Storing persistent data for containers has been a chronic issue since Docker was introduced, because the initial design for Docker simply didn't deal with the concept of data that needs to outlive the container runtime and that can't be easily moved from one machine to another. Docker's only concession to the need for state in version 1.0 was to allow "volumes": external filesystems that the container could access, but that were otherwise unmanaged by the Docker system. The conventional wisdom was not to put your data into containers.
According to the panel, the appc spec may take this a step further by specifying that the entire container image and all of its initial files be immutable, except for specific configured directories or mounts. The idea is that any data that administrators care about needs to be put in specific, network-mounted directories, anyway. Managing these directories will then be left to orchestration frameworks.
A reader would be forgiven for thinking that both Docker and CoreOS had decided to ignore the issue of persistent data for the time being. Certainly a lot of developers in the "world of containers" seem to think so and are working to fill that gap. They described some of their projects to deal with persistent data at ContainerCamp and CoreOS Fest. One solution is to make distributed data storage trustworthy, so that administrators don't have to worry about data being persistent on any specific node.
The Raft consensus algorithm
A reliable distributed data store needs to have some way of ensuring that the data in it will eventually, if not immediately, become consistent across all nodes. While this is easy on a single-node database, a multi-node database where any of the individual nodes is allowed to fail requires more complex logic to determine how to make writes consistent. This is called "consensus", which is an agreement on shared state across multiple nodes. Diego Ongaro, developer of Raft, LogCabin, and RAMCloud, described to the audience how it works.
The Paxos consensus algorithm was introduced by Leslie Lamport in 1989, and for over two decades was the first and last word in consensus. But it had some problems, the chief of which was extreme complexity. "Maybe five people really, truly understood every part of Paxos," Ongaro said. Students and programmers alike found it difficult or impossible to write tests that validated whether the protocols described by Paxos were correctly implemented. This meant that, despite being based on the same algorithm, different Paxos implementations were radically different from each other, and could not be proven to have correctly implemented the algorithm, he said.
To solve this, Ongaro and Professor John Ousterhout at Stanford created a new consensus algorithm that they designed to be simple, testable, and easy to explain to developers. Ongaro's PhD thesis described the algorithm [PDF], called Raft; the name refers to the desire to "escape the island of Paxos." Ongaro described their reasoning: "At every design choice, we asked ourselves: what's easier to explain?"
Judging by the number of projects that implement Raft, chief among them CoreOS's etcd, they have been successful in their goal of comprehensibility. Ongaro explained the core workings of Raft in a half-hour session, and demonstrated it using a Raft model written entirely in JavaScript.

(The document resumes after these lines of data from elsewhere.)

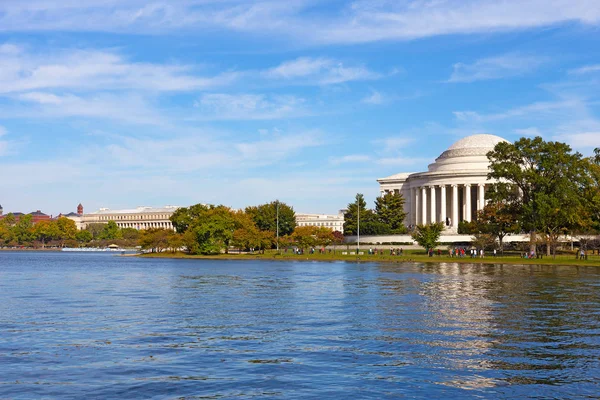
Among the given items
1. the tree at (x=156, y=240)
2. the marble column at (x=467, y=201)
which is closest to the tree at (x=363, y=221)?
the marble column at (x=467, y=201)

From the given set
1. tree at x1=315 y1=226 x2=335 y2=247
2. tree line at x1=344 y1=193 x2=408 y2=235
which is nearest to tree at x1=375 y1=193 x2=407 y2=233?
tree line at x1=344 y1=193 x2=408 y2=235

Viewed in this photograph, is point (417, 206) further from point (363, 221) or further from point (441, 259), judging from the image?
point (441, 259)

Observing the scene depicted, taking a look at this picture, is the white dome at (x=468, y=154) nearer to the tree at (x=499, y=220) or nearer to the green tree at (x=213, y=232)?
the tree at (x=499, y=220)

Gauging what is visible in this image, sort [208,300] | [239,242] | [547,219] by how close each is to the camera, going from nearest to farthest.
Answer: [208,300] < [547,219] < [239,242]

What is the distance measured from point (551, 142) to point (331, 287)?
50.8 meters

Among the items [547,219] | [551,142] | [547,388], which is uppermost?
[551,142]

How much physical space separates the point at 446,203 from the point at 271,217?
34.9m

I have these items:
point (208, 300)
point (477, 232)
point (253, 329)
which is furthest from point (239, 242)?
point (253, 329)

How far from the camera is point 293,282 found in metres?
56.2

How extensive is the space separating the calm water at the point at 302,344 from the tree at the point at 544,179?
148 feet

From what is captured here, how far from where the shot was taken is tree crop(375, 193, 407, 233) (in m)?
143

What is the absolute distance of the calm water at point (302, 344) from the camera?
19.0 meters

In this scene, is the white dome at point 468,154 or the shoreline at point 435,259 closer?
the shoreline at point 435,259

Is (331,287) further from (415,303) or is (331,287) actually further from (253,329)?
(253,329)
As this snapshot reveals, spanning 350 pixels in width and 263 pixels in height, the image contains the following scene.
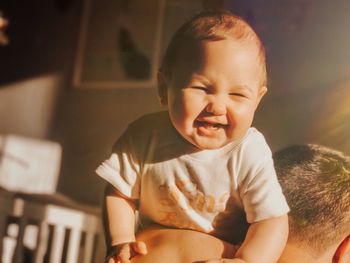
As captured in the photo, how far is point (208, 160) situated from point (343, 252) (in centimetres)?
25

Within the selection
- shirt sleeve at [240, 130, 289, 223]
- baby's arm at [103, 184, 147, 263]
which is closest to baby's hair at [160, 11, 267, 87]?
shirt sleeve at [240, 130, 289, 223]

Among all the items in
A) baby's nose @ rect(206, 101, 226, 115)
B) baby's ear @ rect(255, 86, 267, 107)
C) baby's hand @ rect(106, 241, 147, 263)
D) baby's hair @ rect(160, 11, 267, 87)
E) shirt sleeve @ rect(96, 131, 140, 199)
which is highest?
baby's hair @ rect(160, 11, 267, 87)

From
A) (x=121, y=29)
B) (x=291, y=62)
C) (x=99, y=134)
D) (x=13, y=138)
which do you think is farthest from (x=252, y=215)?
(x=13, y=138)

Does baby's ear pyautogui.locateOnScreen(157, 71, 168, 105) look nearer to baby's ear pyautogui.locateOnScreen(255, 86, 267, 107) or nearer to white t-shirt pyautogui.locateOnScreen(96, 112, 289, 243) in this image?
white t-shirt pyautogui.locateOnScreen(96, 112, 289, 243)

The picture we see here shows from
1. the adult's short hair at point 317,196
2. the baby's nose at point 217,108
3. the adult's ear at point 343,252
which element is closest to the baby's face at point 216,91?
the baby's nose at point 217,108

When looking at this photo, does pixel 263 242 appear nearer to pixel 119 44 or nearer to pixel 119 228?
pixel 119 228

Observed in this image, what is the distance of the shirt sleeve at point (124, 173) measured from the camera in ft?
2.28

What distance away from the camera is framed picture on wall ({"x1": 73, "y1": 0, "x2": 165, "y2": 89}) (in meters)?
0.89

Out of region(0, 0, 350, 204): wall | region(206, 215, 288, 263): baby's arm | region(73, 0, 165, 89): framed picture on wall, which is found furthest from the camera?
region(73, 0, 165, 89): framed picture on wall

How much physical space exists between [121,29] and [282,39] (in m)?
0.35

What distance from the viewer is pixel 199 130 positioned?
66 cm

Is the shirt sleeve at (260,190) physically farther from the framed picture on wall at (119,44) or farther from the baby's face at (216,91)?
Answer: the framed picture on wall at (119,44)

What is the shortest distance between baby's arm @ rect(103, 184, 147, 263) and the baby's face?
149 millimetres

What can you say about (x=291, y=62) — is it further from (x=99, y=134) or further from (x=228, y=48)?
(x=99, y=134)
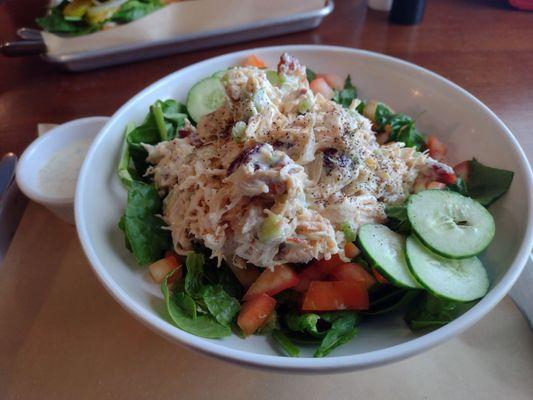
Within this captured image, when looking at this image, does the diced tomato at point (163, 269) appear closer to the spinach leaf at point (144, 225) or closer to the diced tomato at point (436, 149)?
the spinach leaf at point (144, 225)

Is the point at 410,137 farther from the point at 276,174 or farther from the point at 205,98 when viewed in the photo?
the point at 205,98

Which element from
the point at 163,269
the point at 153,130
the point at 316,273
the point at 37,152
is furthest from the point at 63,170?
the point at 316,273

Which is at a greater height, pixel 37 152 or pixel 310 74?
pixel 310 74

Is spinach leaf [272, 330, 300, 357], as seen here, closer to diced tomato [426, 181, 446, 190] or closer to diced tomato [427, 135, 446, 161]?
diced tomato [426, 181, 446, 190]

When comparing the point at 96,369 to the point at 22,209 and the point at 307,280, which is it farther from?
the point at 22,209

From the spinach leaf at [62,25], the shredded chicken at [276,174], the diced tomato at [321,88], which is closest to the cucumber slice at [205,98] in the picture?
the shredded chicken at [276,174]

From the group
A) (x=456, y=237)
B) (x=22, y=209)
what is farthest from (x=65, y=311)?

Each node in the Raft cluster has a consensus module and a state machine. The state machine stores the data you care about, including a serialized log of state changes to that data. The consensus module makes sure that that log is consistent with the log of every other node in the cluster, which requires all state changes (writes) to be initiated by a "leader" node. With each write, the leader sends out a message to all nodes confirming the write, and only makes the write permanent if a majority of all nodes (called a "quorum") confirms. This is a form of "two-phase commit", which has long been a component of distributed databases.

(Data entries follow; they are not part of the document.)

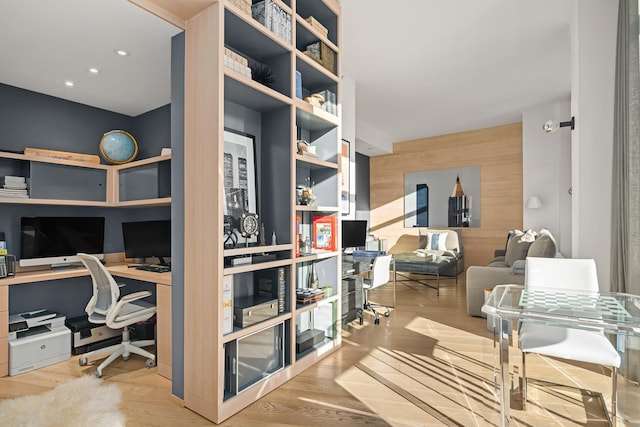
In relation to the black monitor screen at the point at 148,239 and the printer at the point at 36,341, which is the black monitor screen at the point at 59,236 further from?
the printer at the point at 36,341

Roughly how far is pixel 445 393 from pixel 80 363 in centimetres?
288

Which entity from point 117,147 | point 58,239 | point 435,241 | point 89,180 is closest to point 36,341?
point 58,239

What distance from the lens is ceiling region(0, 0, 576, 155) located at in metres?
2.41

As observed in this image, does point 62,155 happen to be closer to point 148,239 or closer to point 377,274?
point 148,239

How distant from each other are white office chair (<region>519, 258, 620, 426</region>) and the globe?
4.01 m

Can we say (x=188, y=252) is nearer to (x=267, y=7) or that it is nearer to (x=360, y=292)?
(x=267, y=7)

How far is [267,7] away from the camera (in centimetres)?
235

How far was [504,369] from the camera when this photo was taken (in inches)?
67.6

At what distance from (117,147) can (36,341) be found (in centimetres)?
201

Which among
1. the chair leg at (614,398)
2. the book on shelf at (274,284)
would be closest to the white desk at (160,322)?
the book on shelf at (274,284)

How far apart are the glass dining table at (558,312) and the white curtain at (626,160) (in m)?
0.52

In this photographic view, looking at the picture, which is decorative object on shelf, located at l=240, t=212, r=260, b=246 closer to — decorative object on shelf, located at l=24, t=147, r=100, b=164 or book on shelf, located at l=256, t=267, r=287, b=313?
book on shelf, located at l=256, t=267, r=287, b=313

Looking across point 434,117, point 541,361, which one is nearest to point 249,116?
point 541,361

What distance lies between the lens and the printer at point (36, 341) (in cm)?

Each node in the cluster also has a countdown clock that waits a random but significant time for a leader to send a message. If the current leader is unavailable, the node that counts down first sends out a message requesting a leader election. If a quorum confirms the leader election message, then the sender becomes the new leader. Log messages sent out by the new leader have a new value for the "term" field in the message that indicates which node was leader when the write happened, preventing log conflicts.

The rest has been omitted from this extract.